Do Unto Others focuses on the Middle East, (nonviolent) social movements, and how I make sense of my place in the world. I'm currently based in Cairo, Egypt doing peacebuilding and community development.

Thursday, July 24, 2008

Public Witness and Arrest

Tuesday, July 22nd, we gathered at the office of Congressman Rahm Emanuel's to testify to the death and destruction that the Iraq war has caused. Emanuel, a democrat, has consistently voted to support funding of the war in Iraq.

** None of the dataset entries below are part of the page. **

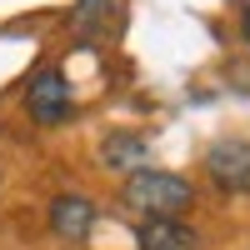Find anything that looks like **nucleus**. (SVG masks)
<instances>
[{"label":"nucleus","instance_id":"nucleus-1","mask_svg":"<svg viewBox=\"0 0 250 250\" xmlns=\"http://www.w3.org/2000/svg\"><path fill=\"white\" fill-rule=\"evenodd\" d=\"M120 200L130 205L140 220H180L195 205V185L170 175V170H150V165H145V170H130Z\"/></svg>","mask_w":250,"mask_h":250},{"label":"nucleus","instance_id":"nucleus-2","mask_svg":"<svg viewBox=\"0 0 250 250\" xmlns=\"http://www.w3.org/2000/svg\"><path fill=\"white\" fill-rule=\"evenodd\" d=\"M205 175L225 195H250V140H215L205 155Z\"/></svg>","mask_w":250,"mask_h":250},{"label":"nucleus","instance_id":"nucleus-3","mask_svg":"<svg viewBox=\"0 0 250 250\" xmlns=\"http://www.w3.org/2000/svg\"><path fill=\"white\" fill-rule=\"evenodd\" d=\"M70 105H75V90H70V80L60 75V70H40L30 80V90H25V110L40 120V125H60V120H70Z\"/></svg>","mask_w":250,"mask_h":250},{"label":"nucleus","instance_id":"nucleus-4","mask_svg":"<svg viewBox=\"0 0 250 250\" xmlns=\"http://www.w3.org/2000/svg\"><path fill=\"white\" fill-rule=\"evenodd\" d=\"M70 30L95 45V40H115L120 35V0H80L70 15Z\"/></svg>","mask_w":250,"mask_h":250},{"label":"nucleus","instance_id":"nucleus-5","mask_svg":"<svg viewBox=\"0 0 250 250\" xmlns=\"http://www.w3.org/2000/svg\"><path fill=\"white\" fill-rule=\"evenodd\" d=\"M50 225L60 240H85L90 225H95V200L85 195H55L50 200Z\"/></svg>","mask_w":250,"mask_h":250},{"label":"nucleus","instance_id":"nucleus-6","mask_svg":"<svg viewBox=\"0 0 250 250\" xmlns=\"http://www.w3.org/2000/svg\"><path fill=\"white\" fill-rule=\"evenodd\" d=\"M135 245L140 250H200V235L185 220H140Z\"/></svg>","mask_w":250,"mask_h":250},{"label":"nucleus","instance_id":"nucleus-7","mask_svg":"<svg viewBox=\"0 0 250 250\" xmlns=\"http://www.w3.org/2000/svg\"><path fill=\"white\" fill-rule=\"evenodd\" d=\"M100 155H105L110 170H145V140H140V135H130V130L110 135Z\"/></svg>","mask_w":250,"mask_h":250},{"label":"nucleus","instance_id":"nucleus-8","mask_svg":"<svg viewBox=\"0 0 250 250\" xmlns=\"http://www.w3.org/2000/svg\"><path fill=\"white\" fill-rule=\"evenodd\" d=\"M245 45H250V10H245Z\"/></svg>","mask_w":250,"mask_h":250}]
</instances>
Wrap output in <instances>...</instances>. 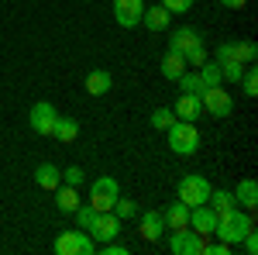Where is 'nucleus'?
I'll use <instances>...</instances> for the list:
<instances>
[{
	"label": "nucleus",
	"mask_w": 258,
	"mask_h": 255,
	"mask_svg": "<svg viewBox=\"0 0 258 255\" xmlns=\"http://www.w3.org/2000/svg\"><path fill=\"white\" fill-rule=\"evenodd\" d=\"M251 228H255V221H251V211H238V207H234L231 214L217 217V228H214V235L234 248V245H238V241L248 235Z\"/></svg>",
	"instance_id": "nucleus-1"
},
{
	"label": "nucleus",
	"mask_w": 258,
	"mask_h": 255,
	"mask_svg": "<svg viewBox=\"0 0 258 255\" xmlns=\"http://www.w3.org/2000/svg\"><path fill=\"white\" fill-rule=\"evenodd\" d=\"M165 135H169V148L176 152V156H197V148H200V131H197V124L193 121H172L169 128H165Z\"/></svg>",
	"instance_id": "nucleus-2"
},
{
	"label": "nucleus",
	"mask_w": 258,
	"mask_h": 255,
	"mask_svg": "<svg viewBox=\"0 0 258 255\" xmlns=\"http://www.w3.org/2000/svg\"><path fill=\"white\" fill-rule=\"evenodd\" d=\"M200 104H203V114H210V118H231L234 114V97L224 86H207L200 93Z\"/></svg>",
	"instance_id": "nucleus-3"
},
{
	"label": "nucleus",
	"mask_w": 258,
	"mask_h": 255,
	"mask_svg": "<svg viewBox=\"0 0 258 255\" xmlns=\"http://www.w3.org/2000/svg\"><path fill=\"white\" fill-rule=\"evenodd\" d=\"M55 252L59 255H97V241L90 238V231H62L55 238Z\"/></svg>",
	"instance_id": "nucleus-4"
},
{
	"label": "nucleus",
	"mask_w": 258,
	"mask_h": 255,
	"mask_svg": "<svg viewBox=\"0 0 258 255\" xmlns=\"http://www.w3.org/2000/svg\"><path fill=\"white\" fill-rule=\"evenodd\" d=\"M207 196H210V179H207V176L189 173V176L179 179V200H182L186 207H200V203H207Z\"/></svg>",
	"instance_id": "nucleus-5"
},
{
	"label": "nucleus",
	"mask_w": 258,
	"mask_h": 255,
	"mask_svg": "<svg viewBox=\"0 0 258 255\" xmlns=\"http://www.w3.org/2000/svg\"><path fill=\"white\" fill-rule=\"evenodd\" d=\"M120 224H124V221H120V217L114 214V211H97L93 224H90L86 231H90V238L97 241V248H100L103 241H114V238L120 235Z\"/></svg>",
	"instance_id": "nucleus-6"
},
{
	"label": "nucleus",
	"mask_w": 258,
	"mask_h": 255,
	"mask_svg": "<svg viewBox=\"0 0 258 255\" xmlns=\"http://www.w3.org/2000/svg\"><path fill=\"white\" fill-rule=\"evenodd\" d=\"M117 196H120L117 179L114 176H100V179H93V186H90V207H93V211H110Z\"/></svg>",
	"instance_id": "nucleus-7"
},
{
	"label": "nucleus",
	"mask_w": 258,
	"mask_h": 255,
	"mask_svg": "<svg viewBox=\"0 0 258 255\" xmlns=\"http://www.w3.org/2000/svg\"><path fill=\"white\" fill-rule=\"evenodd\" d=\"M55 118H59V111H55V104H48V100H38V104L28 111V124H31L35 135H52Z\"/></svg>",
	"instance_id": "nucleus-8"
},
{
	"label": "nucleus",
	"mask_w": 258,
	"mask_h": 255,
	"mask_svg": "<svg viewBox=\"0 0 258 255\" xmlns=\"http://www.w3.org/2000/svg\"><path fill=\"white\" fill-rule=\"evenodd\" d=\"M169 252L172 255H200L203 252V238L193 228H179L169 235Z\"/></svg>",
	"instance_id": "nucleus-9"
},
{
	"label": "nucleus",
	"mask_w": 258,
	"mask_h": 255,
	"mask_svg": "<svg viewBox=\"0 0 258 255\" xmlns=\"http://www.w3.org/2000/svg\"><path fill=\"white\" fill-rule=\"evenodd\" d=\"M145 14V0H114V21L120 28H138Z\"/></svg>",
	"instance_id": "nucleus-10"
},
{
	"label": "nucleus",
	"mask_w": 258,
	"mask_h": 255,
	"mask_svg": "<svg viewBox=\"0 0 258 255\" xmlns=\"http://www.w3.org/2000/svg\"><path fill=\"white\" fill-rule=\"evenodd\" d=\"M189 228L197 231L200 238H214V228H217V214L207 207V203H200V207H189Z\"/></svg>",
	"instance_id": "nucleus-11"
},
{
	"label": "nucleus",
	"mask_w": 258,
	"mask_h": 255,
	"mask_svg": "<svg viewBox=\"0 0 258 255\" xmlns=\"http://www.w3.org/2000/svg\"><path fill=\"white\" fill-rule=\"evenodd\" d=\"M200 31L197 28H176L172 31V38H169V52H179V56H186L193 45H200Z\"/></svg>",
	"instance_id": "nucleus-12"
},
{
	"label": "nucleus",
	"mask_w": 258,
	"mask_h": 255,
	"mask_svg": "<svg viewBox=\"0 0 258 255\" xmlns=\"http://www.w3.org/2000/svg\"><path fill=\"white\" fill-rule=\"evenodd\" d=\"M141 217V238L145 241H159L165 235V217L162 211H148V214H138Z\"/></svg>",
	"instance_id": "nucleus-13"
},
{
	"label": "nucleus",
	"mask_w": 258,
	"mask_h": 255,
	"mask_svg": "<svg viewBox=\"0 0 258 255\" xmlns=\"http://www.w3.org/2000/svg\"><path fill=\"white\" fill-rule=\"evenodd\" d=\"M172 114H176L179 121H197L200 114H203V104H200L197 93H179L176 107H172Z\"/></svg>",
	"instance_id": "nucleus-14"
},
{
	"label": "nucleus",
	"mask_w": 258,
	"mask_h": 255,
	"mask_svg": "<svg viewBox=\"0 0 258 255\" xmlns=\"http://www.w3.org/2000/svg\"><path fill=\"white\" fill-rule=\"evenodd\" d=\"M169 21H172V14L162 7V4H152V7H145V14H141V24L155 35V31H165L169 28Z\"/></svg>",
	"instance_id": "nucleus-15"
},
{
	"label": "nucleus",
	"mask_w": 258,
	"mask_h": 255,
	"mask_svg": "<svg viewBox=\"0 0 258 255\" xmlns=\"http://www.w3.org/2000/svg\"><path fill=\"white\" fill-rule=\"evenodd\" d=\"M162 217H165V231H179V228H189V207H186L182 200L169 203V207L162 211Z\"/></svg>",
	"instance_id": "nucleus-16"
},
{
	"label": "nucleus",
	"mask_w": 258,
	"mask_h": 255,
	"mask_svg": "<svg viewBox=\"0 0 258 255\" xmlns=\"http://www.w3.org/2000/svg\"><path fill=\"white\" fill-rule=\"evenodd\" d=\"M110 86H114V76H110L107 69H93V73H86V93H90V97H103V93H110Z\"/></svg>",
	"instance_id": "nucleus-17"
},
{
	"label": "nucleus",
	"mask_w": 258,
	"mask_h": 255,
	"mask_svg": "<svg viewBox=\"0 0 258 255\" xmlns=\"http://www.w3.org/2000/svg\"><path fill=\"white\" fill-rule=\"evenodd\" d=\"M207 207H210L217 217H224V214H231V211L238 207V200H234V193H231V190H210Z\"/></svg>",
	"instance_id": "nucleus-18"
},
{
	"label": "nucleus",
	"mask_w": 258,
	"mask_h": 255,
	"mask_svg": "<svg viewBox=\"0 0 258 255\" xmlns=\"http://www.w3.org/2000/svg\"><path fill=\"white\" fill-rule=\"evenodd\" d=\"M35 183H38L41 190H52V193H55V190L62 186V173L52 166V162H41L38 169H35Z\"/></svg>",
	"instance_id": "nucleus-19"
},
{
	"label": "nucleus",
	"mask_w": 258,
	"mask_h": 255,
	"mask_svg": "<svg viewBox=\"0 0 258 255\" xmlns=\"http://www.w3.org/2000/svg\"><path fill=\"white\" fill-rule=\"evenodd\" d=\"M234 200L241 203V211H255L258 207V183L255 179H241L238 190H234Z\"/></svg>",
	"instance_id": "nucleus-20"
},
{
	"label": "nucleus",
	"mask_w": 258,
	"mask_h": 255,
	"mask_svg": "<svg viewBox=\"0 0 258 255\" xmlns=\"http://www.w3.org/2000/svg\"><path fill=\"white\" fill-rule=\"evenodd\" d=\"M52 138H59V141H76L80 138V121L76 118H55V128H52Z\"/></svg>",
	"instance_id": "nucleus-21"
},
{
	"label": "nucleus",
	"mask_w": 258,
	"mask_h": 255,
	"mask_svg": "<svg viewBox=\"0 0 258 255\" xmlns=\"http://www.w3.org/2000/svg\"><path fill=\"white\" fill-rule=\"evenodd\" d=\"M55 207H59L62 214H73V211L80 207V196H76V186L62 183L59 190H55Z\"/></svg>",
	"instance_id": "nucleus-22"
},
{
	"label": "nucleus",
	"mask_w": 258,
	"mask_h": 255,
	"mask_svg": "<svg viewBox=\"0 0 258 255\" xmlns=\"http://www.w3.org/2000/svg\"><path fill=\"white\" fill-rule=\"evenodd\" d=\"M182 73H186V59H182L179 52H165V59H162V76L176 83Z\"/></svg>",
	"instance_id": "nucleus-23"
},
{
	"label": "nucleus",
	"mask_w": 258,
	"mask_h": 255,
	"mask_svg": "<svg viewBox=\"0 0 258 255\" xmlns=\"http://www.w3.org/2000/svg\"><path fill=\"white\" fill-rule=\"evenodd\" d=\"M110 211H114V214H117L120 221H135V217H138V203H135L131 196H117Z\"/></svg>",
	"instance_id": "nucleus-24"
},
{
	"label": "nucleus",
	"mask_w": 258,
	"mask_h": 255,
	"mask_svg": "<svg viewBox=\"0 0 258 255\" xmlns=\"http://www.w3.org/2000/svg\"><path fill=\"white\" fill-rule=\"evenodd\" d=\"M200 79H203V86H224V79H220V66L217 62H203L200 66Z\"/></svg>",
	"instance_id": "nucleus-25"
},
{
	"label": "nucleus",
	"mask_w": 258,
	"mask_h": 255,
	"mask_svg": "<svg viewBox=\"0 0 258 255\" xmlns=\"http://www.w3.org/2000/svg\"><path fill=\"white\" fill-rule=\"evenodd\" d=\"M241 90H244V97H258V73H255V62L251 66H244V73H241Z\"/></svg>",
	"instance_id": "nucleus-26"
},
{
	"label": "nucleus",
	"mask_w": 258,
	"mask_h": 255,
	"mask_svg": "<svg viewBox=\"0 0 258 255\" xmlns=\"http://www.w3.org/2000/svg\"><path fill=\"white\" fill-rule=\"evenodd\" d=\"M176 83H179V90H182V93H197V97L207 90V86H203V79H200V73H182Z\"/></svg>",
	"instance_id": "nucleus-27"
},
{
	"label": "nucleus",
	"mask_w": 258,
	"mask_h": 255,
	"mask_svg": "<svg viewBox=\"0 0 258 255\" xmlns=\"http://www.w3.org/2000/svg\"><path fill=\"white\" fill-rule=\"evenodd\" d=\"M214 62H241V56H238V41H224V45H217V52H214Z\"/></svg>",
	"instance_id": "nucleus-28"
},
{
	"label": "nucleus",
	"mask_w": 258,
	"mask_h": 255,
	"mask_svg": "<svg viewBox=\"0 0 258 255\" xmlns=\"http://www.w3.org/2000/svg\"><path fill=\"white\" fill-rule=\"evenodd\" d=\"M220 66V79L224 83H238L241 73H244V62H217Z\"/></svg>",
	"instance_id": "nucleus-29"
},
{
	"label": "nucleus",
	"mask_w": 258,
	"mask_h": 255,
	"mask_svg": "<svg viewBox=\"0 0 258 255\" xmlns=\"http://www.w3.org/2000/svg\"><path fill=\"white\" fill-rule=\"evenodd\" d=\"M172 121H176V114H172V107H159V111L152 114V128H155V131H165V128H169Z\"/></svg>",
	"instance_id": "nucleus-30"
},
{
	"label": "nucleus",
	"mask_w": 258,
	"mask_h": 255,
	"mask_svg": "<svg viewBox=\"0 0 258 255\" xmlns=\"http://www.w3.org/2000/svg\"><path fill=\"white\" fill-rule=\"evenodd\" d=\"M73 217H76V224H80L83 231H86V228H90V224H93V217H97V211H93V207H90V203H80V207H76V211H73Z\"/></svg>",
	"instance_id": "nucleus-31"
},
{
	"label": "nucleus",
	"mask_w": 258,
	"mask_h": 255,
	"mask_svg": "<svg viewBox=\"0 0 258 255\" xmlns=\"http://www.w3.org/2000/svg\"><path fill=\"white\" fill-rule=\"evenodd\" d=\"M238 56H241L244 66H251V62L258 59V45L255 41H238Z\"/></svg>",
	"instance_id": "nucleus-32"
},
{
	"label": "nucleus",
	"mask_w": 258,
	"mask_h": 255,
	"mask_svg": "<svg viewBox=\"0 0 258 255\" xmlns=\"http://www.w3.org/2000/svg\"><path fill=\"white\" fill-rule=\"evenodd\" d=\"M182 59H186V66H203V62H207V48H203V41H200V45H193Z\"/></svg>",
	"instance_id": "nucleus-33"
},
{
	"label": "nucleus",
	"mask_w": 258,
	"mask_h": 255,
	"mask_svg": "<svg viewBox=\"0 0 258 255\" xmlns=\"http://www.w3.org/2000/svg\"><path fill=\"white\" fill-rule=\"evenodd\" d=\"M159 4L169 11V14H186V11H189L197 0H159Z\"/></svg>",
	"instance_id": "nucleus-34"
},
{
	"label": "nucleus",
	"mask_w": 258,
	"mask_h": 255,
	"mask_svg": "<svg viewBox=\"0 0 258 255\" xmlns=\"http://www.w3.org/2000/svg\"><path fill=\"white\" fill-rule=\"evenodd\" d=\"M200 255H231V245L227 241H203V252Z\"/></svg>",
	"instance_id": "nucleus-35"
},
{
	"label": "nucleus",
	"mask_w": 258,
	"mask_h": 255,
	"mask_svg": "<svg viewBox=\"0 0 258 255\" xmlns=\"http://www.w3.org/2000/svg\"><path fill=\"white\" fill-rule=\"evenodd\" d=\"M83 179H86V176H83V169H80V166H69V169L62 173V183H69V186H80Z\"/></svg>",
	"instance_id": "nucleus-36"
},
{
	"label": "nucleus",
	"mask_w": 258,
	"mask_h": 255,
	"mask_svg": "<svg viewBox=\"0 0 258 255\" xmlns=\"http://www.w3.org/2000/svg\"><path fill=\"white\" fill-rule=\"evenodd\" d=\"M238 245H241V248H244V252H248V255H255V252H258V231H255V228H251V231H248V235L241 238Z\"/></svg>",
	"instance_id": "nucleus-37"
},
{
	"label": "nucleus",
	"mask_w": 258,
	"mask_h": 255,
	"mask_svg": "<svg viewBox=\"0 0 258 255\" xmlns=\"http://www.w3.org/2000/svg\"><path fill=\"white\" fill-rule=\"evenodd\" d=\"M220 4H224V7H227V11H241V7H244V4H248V0H220Z\"/></svg>",
	"instance_id": "nucleus-38"
}]
</instances>
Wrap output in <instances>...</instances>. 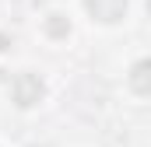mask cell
I'll return each instance as SVG.
<instances>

Our public witness (also called a nonviolent action or demonstration) was planned around the theme of delivering to Rep. Emanuel what he has ordered through his votes. Through those votes he has ordered death and destruction. We brought that death to his office as 9 CPT (Christian Peacemaker Teams)trainees served as bodies which symbolized the deaths of Americans, Iraqis, soldiers, and civilians. We also littered Emanuel's office with symbols of the destruction of Iraq: rubble, broken toys, smashed telephones, broken pieces of cars, shredded school books, etc. The purpose of the action was to urge Emanuel to sign a pledge stating that he would no longer vote to support funding of the Iraq war. As a part of the Occupation Project, started by Voices for Creative Nonviolence, we planned to occupy Rahm Emmanuel's office until he agreed to sign the pledge. The alternative option was to sign the invoice for the delivery that he ordered. We wanted to make the consequences of Emanuel's voting record less abstract, so we attempted to show him the death and destruction that results from the war. We wanted to show Congressman Emanuel that there is an alternative to war, the way of peace, the affirmation of life.



Once the office staff gathered that we planned to stay until Rep. Emanuel signed the pledge (which we were told Emanuel doesn't do as a principle, except his oath to office), the police we called to remove us from the office. Once approximately 10 policeman arrived, they gave us a final chance to leave the building before we were arrested. We were subsequently handcuffed and escorted to a police wagon. We were then taken to the 17th district Chicago Police Station on Pulaski and Lawrence. We spent a relatively short time in jail, from about 5:30 to 8:30. We were charged with criminal trespassing, which is a misdemeanor. The women who were imprisoned spent much more time in jail, 13 hours, and were subject to some fairly dehumanizing treatment.

The reason we did the action was to testify to the myth of war, and to the truth of peace. You can't condemn violence perpetrated by the other and then overcome that violence through violence of your own, that is the myth of redemptive violence. As Derek Webb sings, "Peace by way of war is like telling someone murder is wrong and then showing them by way of execution." We wanted to testify to the reality of war, for soldiers in Iraq and for the people of Iraq. Although the message about the reality of war is incredibly important, we also wanted to lace our message with the alternative, the redemptive and transformative way of peace.

Soon I will write about the connection between Christianity and civil disobedience, how I see nonviolent resistance to the state and the systems that oppress people as an integral part of Christianity.